Assignment:
For this exercise, write out each entry below exactly, omitting the images.

Start of Input data

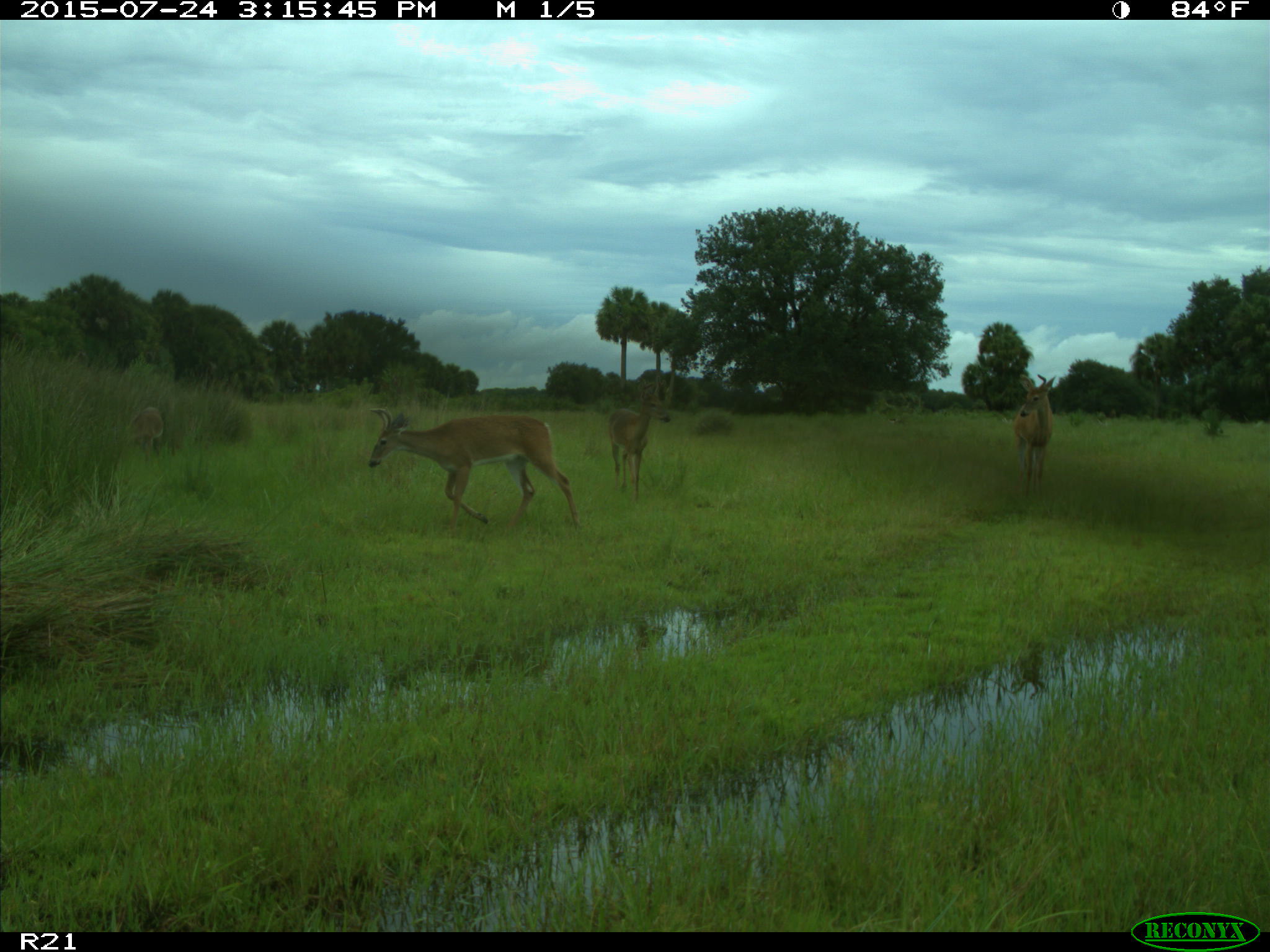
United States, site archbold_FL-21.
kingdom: Animalia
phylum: Chordata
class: Mammalia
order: Artiodactyla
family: Cervidae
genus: Odocoileus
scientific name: Odocoileus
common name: deer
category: unidentified deer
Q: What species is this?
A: Unidentified deer (deer) (Odocoileus).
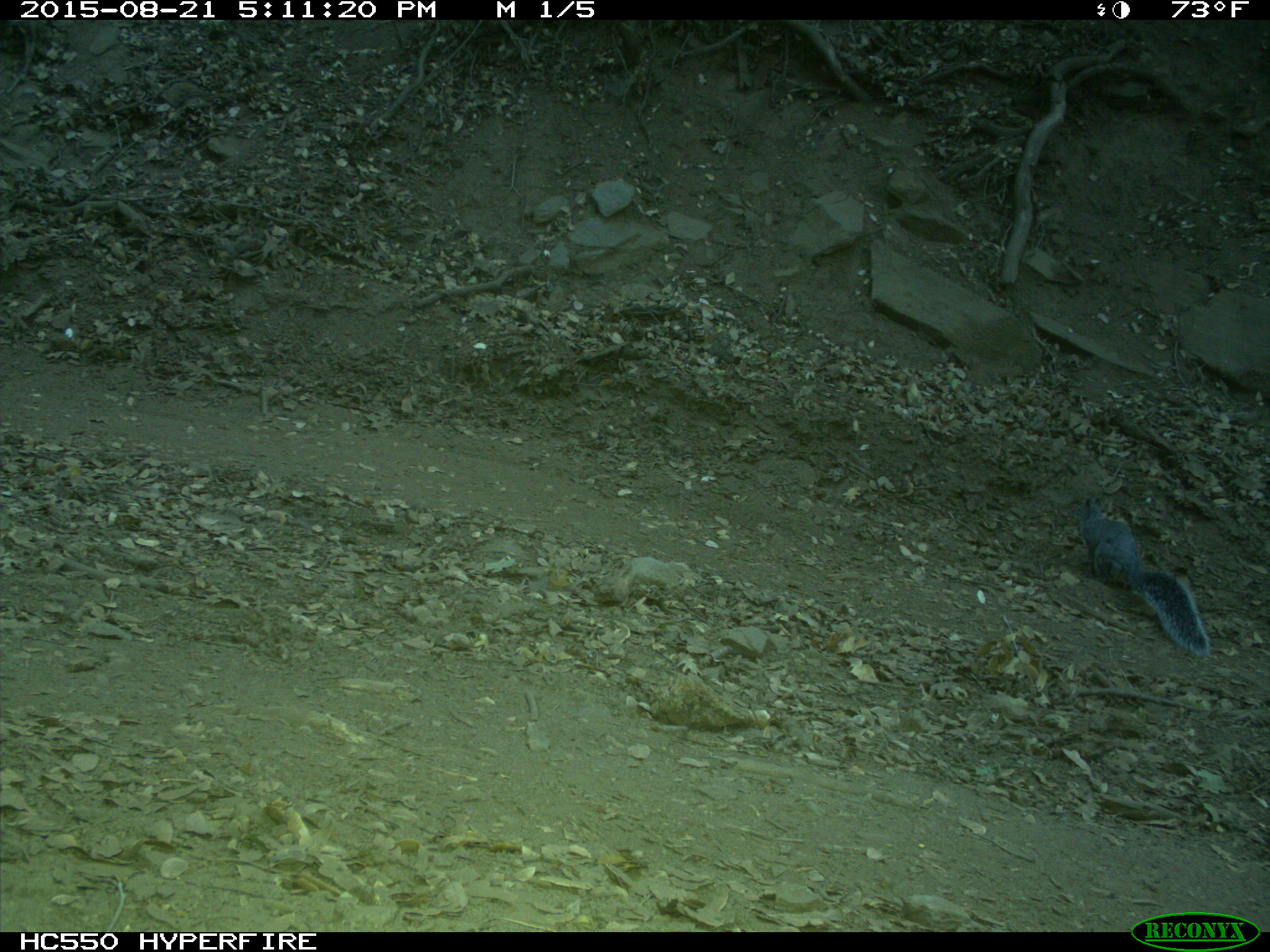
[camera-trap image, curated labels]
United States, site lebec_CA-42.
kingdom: Animalia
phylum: Chordata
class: Mammalia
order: Rodentia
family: Sciuridae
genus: Sciurus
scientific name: Sciurus carolinensis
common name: eastern gray squirrel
Sciurus carolinensis (eastern gray squirrel).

End of Input data

Result:
United States, site archbold_FL-21.
kingdom: Animalia
phylum: Chordata
class: Mammalia
order: Artiodactyla
family: Cervidae
genus: Odocoileus
scientific name: Odocoileus
common name: deer
category: unidentified deer
Q: What species is this?
A: Unidentified deer (deer) (Odocoileus).
[camera-trap image, curated labels]
United States, site lebec_CA-42.
kingdom: Animalia
phylum: Chordata
class: Mammalia
order: Rodentia
family: Sciuridae
genus: Sciurus
scientific name: Sciurus carolinensis
common name: eastern gray squirrel
Sciurus carolinensis (eastern gray squirrel).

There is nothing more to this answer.